- _What to do_
Reproduce each of the following entries verbatim, line by line.

Lines of data
*****
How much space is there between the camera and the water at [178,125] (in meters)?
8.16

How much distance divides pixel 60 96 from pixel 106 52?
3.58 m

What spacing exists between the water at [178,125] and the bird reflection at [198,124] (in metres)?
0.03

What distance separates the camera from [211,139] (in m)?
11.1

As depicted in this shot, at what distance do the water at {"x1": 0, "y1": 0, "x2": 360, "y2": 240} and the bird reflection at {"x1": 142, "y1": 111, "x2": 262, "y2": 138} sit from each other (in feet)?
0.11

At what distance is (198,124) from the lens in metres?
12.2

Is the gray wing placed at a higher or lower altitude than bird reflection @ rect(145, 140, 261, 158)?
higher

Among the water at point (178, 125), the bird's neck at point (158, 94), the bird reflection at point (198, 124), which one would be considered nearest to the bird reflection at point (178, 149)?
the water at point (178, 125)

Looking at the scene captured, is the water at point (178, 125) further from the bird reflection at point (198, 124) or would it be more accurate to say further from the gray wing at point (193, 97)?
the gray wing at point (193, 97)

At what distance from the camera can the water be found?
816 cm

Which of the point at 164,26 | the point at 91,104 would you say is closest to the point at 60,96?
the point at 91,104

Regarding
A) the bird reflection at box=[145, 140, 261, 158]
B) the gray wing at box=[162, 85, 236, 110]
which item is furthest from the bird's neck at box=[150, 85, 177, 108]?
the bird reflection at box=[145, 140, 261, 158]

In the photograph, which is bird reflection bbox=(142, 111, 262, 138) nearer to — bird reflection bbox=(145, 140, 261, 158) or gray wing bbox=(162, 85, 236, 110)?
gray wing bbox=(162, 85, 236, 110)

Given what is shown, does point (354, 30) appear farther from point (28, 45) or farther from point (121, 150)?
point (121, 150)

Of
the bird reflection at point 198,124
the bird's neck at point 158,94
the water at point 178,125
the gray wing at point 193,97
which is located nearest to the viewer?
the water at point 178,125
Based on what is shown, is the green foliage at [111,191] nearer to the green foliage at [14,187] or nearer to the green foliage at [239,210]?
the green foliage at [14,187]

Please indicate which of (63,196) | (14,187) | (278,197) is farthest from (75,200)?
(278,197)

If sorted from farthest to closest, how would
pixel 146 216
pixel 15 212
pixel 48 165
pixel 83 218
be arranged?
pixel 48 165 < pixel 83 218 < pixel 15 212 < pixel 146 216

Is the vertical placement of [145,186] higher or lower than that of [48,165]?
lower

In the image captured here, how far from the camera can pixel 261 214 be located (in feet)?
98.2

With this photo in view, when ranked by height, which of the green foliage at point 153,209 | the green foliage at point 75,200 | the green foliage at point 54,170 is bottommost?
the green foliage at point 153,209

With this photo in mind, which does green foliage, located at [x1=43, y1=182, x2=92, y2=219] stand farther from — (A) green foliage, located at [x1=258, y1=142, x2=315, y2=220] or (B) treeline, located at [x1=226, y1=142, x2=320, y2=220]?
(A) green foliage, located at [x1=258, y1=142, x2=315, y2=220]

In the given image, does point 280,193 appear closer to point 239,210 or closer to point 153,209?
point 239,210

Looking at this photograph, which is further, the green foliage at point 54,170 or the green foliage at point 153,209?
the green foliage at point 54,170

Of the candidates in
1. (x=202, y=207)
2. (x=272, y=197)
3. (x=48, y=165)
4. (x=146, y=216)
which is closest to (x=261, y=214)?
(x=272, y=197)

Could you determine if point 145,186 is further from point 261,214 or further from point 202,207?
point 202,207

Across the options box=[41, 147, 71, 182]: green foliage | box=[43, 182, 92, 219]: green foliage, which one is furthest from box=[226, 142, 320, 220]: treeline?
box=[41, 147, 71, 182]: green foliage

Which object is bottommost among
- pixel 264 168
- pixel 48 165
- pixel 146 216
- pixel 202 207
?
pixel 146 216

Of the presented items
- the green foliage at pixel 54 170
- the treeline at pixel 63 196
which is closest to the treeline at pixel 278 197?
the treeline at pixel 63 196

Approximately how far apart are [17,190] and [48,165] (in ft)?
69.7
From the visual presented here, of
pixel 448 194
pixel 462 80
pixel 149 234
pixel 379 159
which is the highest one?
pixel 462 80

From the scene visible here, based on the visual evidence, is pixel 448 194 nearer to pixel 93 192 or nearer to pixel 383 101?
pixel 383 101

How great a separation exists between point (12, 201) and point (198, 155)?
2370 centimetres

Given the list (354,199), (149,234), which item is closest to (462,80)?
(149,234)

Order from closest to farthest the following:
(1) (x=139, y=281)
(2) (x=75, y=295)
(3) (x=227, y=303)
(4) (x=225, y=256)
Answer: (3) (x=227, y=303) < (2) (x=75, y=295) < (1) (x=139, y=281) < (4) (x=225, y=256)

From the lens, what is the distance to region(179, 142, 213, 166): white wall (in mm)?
*****
- _Complete output_
How much space is there between the camera and the water at [178,125] (in meters)?
8.16

How much distance divides pixel 60 96 from pixel 106 52?
3.58 m

What spacing exists between the water at [178,125] and the bird reflection at [198,124] (in metres)?
0.03

What distance separates the camera from [211,139] (in m)?
11.1

As depicted in this shot, at what distance do the water at {"x1": 0, "y1": 0, "x2": 360, "y2": 240} and the bird reflection at {"x1": 142, "y1": 111, "x2": 262, "y2": 138} sit from each other (in feet)?
0.11

At what distance is (198,124) from the lens in metres?
12.2

Is the gray wing placed at a higher or lower altitude than bird reflection @ rect(145, 140, 261, 158)?
higher

Among the water at point (178, 125), the bird's neck at point (158, 94), the bird reflection at point (198, 124), which one would be considered nearest to the bird reflection at point (178, 149)?
the water at point (178, 125)

Looking at the scene captured, is the water at point (178, 125) further from the bird reflection at point (198, 124) or would it be more accurate to say further from the gray wing at point (193, 97)?
the gray wing at point (193, 97)

At what distance from the camera can the water be found?
816 cm

Which of the point at 164,26 | the point at 91,104 would you say is closest to the point at 60,96?
the point at 91,104

Regarding
A) the bird reflection at box=[145, 140, 261, 158]
B) the gray wing at box=[162, 85, 236, 110]
which item is furthest from the bird's neck at box=[150, 85, 177, 108]?
the bird reflection at box=[145, 140, 261, 158]

In the photograph, which is bird reflection bbox=(142, 111, 262, 138) nearer to — bird reflection bbox=(145, 140, 261, 158) or gray wing bbox=(162, 85, 236, 110)?
gray wing bbox=(162, 85, 236, 110)

Given what is shown, does point (354, 30) appear farther from point (28, 45) or farther from point (121, 150)?
point (121, 150)

Of
the bird reflection at point 198,124
the bird's neck at point 158,94
the water at point 178,125
the gray wing at point 193,97
which is located nearest to the viewer?
the water at point 178,125
Based on what is shown, is the green foliage at [111,191] nearer to the green foliage at [14,187] or nearer to the green foliage at [239,210]?
the green foliage at [14,187]

Please indicate which of (63,196) | (14,187) | (278,197) is farthest from (75,200)?
(278,197)

If sorted from farthest to closest, how would
pixel 146 216
pixel 15 212
pixel 48 165
pixel 83 218
be arranged?
pixel 48 165 < pixel 83 218 < pixel 15 212 < pixel 146 216

Is the vertical placement of [145,186] higher or lower than that of [48,165]?
lower

In the image captured here, how far from the camera can pixel 261 214 be located (in feet)?
98.2

With this photo in view, when ranked by height, which of the green foliage at point 153,209 | the green foliage at point 75,200 | the green foliage at point 54,170 is bottommost?
the green foliage at point 153,209

With this photo in mind, which does green foliage, located at [x1=43, y1=182, x2=92, y2=219] stand farther from — (A) green foliage, located at [x1=258, y1=142, x2=315, y2=220] or (B) treeline, located at [x1=226, y1=142, x2=320, y2=220]?
(A) green foliage, located at [x1=258, y1=142, x2=315, y2=220]

In the given image, does point 280,193 appear closer to point 239,210 or closer to point 153,209?
point 239,210

Looking at this photograph, which is further, the green foliage at point 54,170 or the green foliage at point 153,209?
the green foliage at point 54,170

Of the candidates in
1. (x=202, y=207)
2. (x=272, y=197)
3. (x=48, y=165)
4. (x=146, y=216)
which is closest to (x=261, y=214)?
(x=272, y=197)

Could you determine if point 145,186 is further from point 261,214 or further from point 202,207?
point 202,207

Across the options box=[41, 147, 71, 182]: green foliage | box=[43, 182, 92, 219]: green foliage, which one is furthest from box=[226, 142, 320, 220]: treeline?
box=[41, 147, 71, 182]: green foliage

Which object is bottommost among
- pixel 264 168
- pixel 48 165
- pixel 146 216
- pixel 202 207
?
pixel 146 216

Of the presented items
- the green foliage at pixel 54 170
- the treeline at pixel 63 196
which is closest to the treeline at pixel 278 197?
the treeline at pixel 63 196

Approximately how far apart are [17,190] and [48,165] (in ft)?
69.7
From the visual presented here, of
pixel 448 194
pixel 462 80
pixel 149 234
pixel 379 159
which is the highest one?
pixel 462 80

From the scene visible here, based on the visual evidence, is pixel 448 194 nearer to pixel 93 192 or nearer to pixel 383 101?
pixel 383 101

How great a separation exists between point (12, 201) and point (198, 155)?
2370 centimetres

Given the list (354,199), (149,234), which item is closest to (462,80)?
(149,234)

Order from closest to farthest the following:
(1) (x=139, y=281)
(2) (x=75, y=295)
(3) (x=227, y=303)
(4) (x=225, y=256)
Answer: (3) (x=227, y=303) < (2) (x=75, y=295) < (1) (x=139, y=281) < (4) (x=225, y=256)

From the lens, what is the distance to region(179, 142, 213, 166): white wall (in mm)?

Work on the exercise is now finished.